- [Source extract]

· · · · · · ·

Luis Cruz grew up in the Catholic tradition that his parents taught him in Chiapas, Mexico. But when he came to Phoenix more than three years ago, he developed a spiritual void that the Catholic Church was unable to fill.
“During the course of a whole year, I could not find a single church here,” the 33-year-old landscaper said in Spanish. “I didn’t know where there were masses. I couldn’t find a Spanish church that was nearby.”
That changed when a woman he knew in Mesa invited him to come and meet with two missionaries of The Church of Jesus Christ of Latter-day Saints. The meeting was the catalyst for his eventual move to Mesa and his conversion from lifelong Catholicism to Mormonism.
“What really impressed me about (the missionaries) was that they didn’t speak badly about other churches,” he said. “They speak to you about Jesus ... They speak to you about the Father, the Son and the Holy Ghost. It’s the same thing they do in the Catholic Church. The only difference is that in the Catholic religion, there are saints.”
Mesa, which was incorporated by Mormon pioneers in the late 1870s, is often thought of as a conservative, white LDS-dominated community. But as the Hispanic population continues to grow, some newly arrived Mexican immigrants are abandoning their traditional Catholic roots for the Mormon faith.
At the beginning of 2002, the Church of Jesus Christ of Latter-day Saints only had five congregations within 10 miles of downtown Mesa that offered services in Spanish, said Elder Wilford Andersen, a church official who oversees LDS affairs in the Southwest.
Today, that number has more than doubled to 13 Spanish-speaking congregations throughout Mesa.
“I think that the church is growing among all populations, but the Hispanic population has grown fairly dramatically in Mesa and in Arizona and throughout the Southwest,” said Andersen, a Mesa resident. “It reflects the general Hispanic growth in our area.”

· · · · · · ·

- [Supplied material]
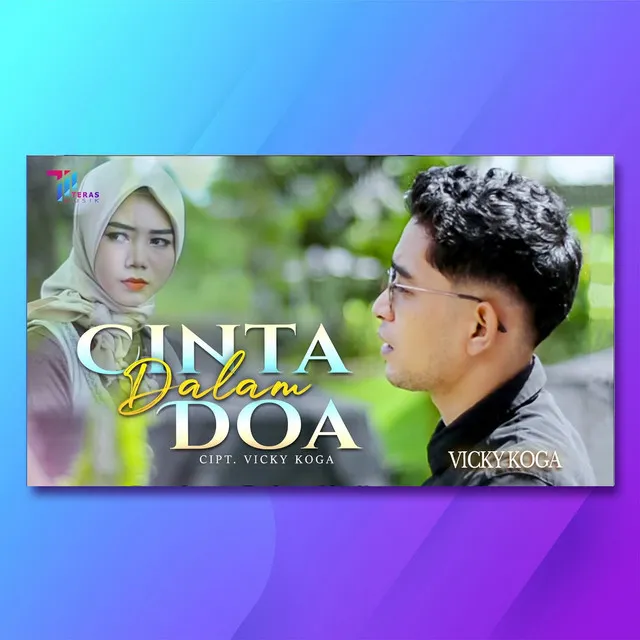 Cinta Dalam Doa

· · · · · · ·

Carry the article on Hispanic Catholic immigrants converting to the Mormon faith in Mesa forward from its last sentence. The data that accompanies the article is separate material.

The growth in Spanish-speaking membership is also reflected globally. According to a church spokeswoman in Utah, the largest growth in membership from 1995 to 2006 occurred in South America. Membership there has soared to more than 3 million, making the continent’s membership the second highest in the world after the United States. The number of Spanish-speaking congregations in the U.S. has also seen the biggest increase compared with any other foreign language. Between 2000 and 2006, the number of Spanish-speaking congregations grew from 389 to 639.
The church, like most others, does not ask about immigration status when it invites people to join its ranks. But those in Spanish-speaking congregations say it’s likely there are many illegal immigrant members. Pablo Félix, bishop of the Liahona Second Ward in Mesa, said he cannot be sure about his congregation, but he suspects between 60 percent to 70 percent of the members could be here illegally.
Cruz admits he is one of them, and the friends he’s made at his church are in the same situation.
“There are many (in the church) that don’t have their papers,” Cruz said in Spanish. “Sometimes someone will ask me, ‘Hey, do you have your papers?’ And I’ll say ‘no. I’m like you — an immigrant.’”
STRENGTH IN FAMILIES
The shifting demographics in Mesa are clearly having an impact on the increased Hispanic membership.
Félix has witnessed this growth firsthand. His family converted to Mormonism when he was 17, and one of the things that drew his mother to the faith was that the religion has a family focus not dissimilar from the family values most Hispanics already uphold. In Hispanic cultures, there is often a strong connection to the extended family and a major emphasis on self-sacrifice for the sake of the family unit, he said.
“As a whole, the Hispanic culture is a culture of us, the family, and not of individuals,” he said. “You do things for the family. Generally speaking, in the United States, it’s a culture about you, me, the individual.”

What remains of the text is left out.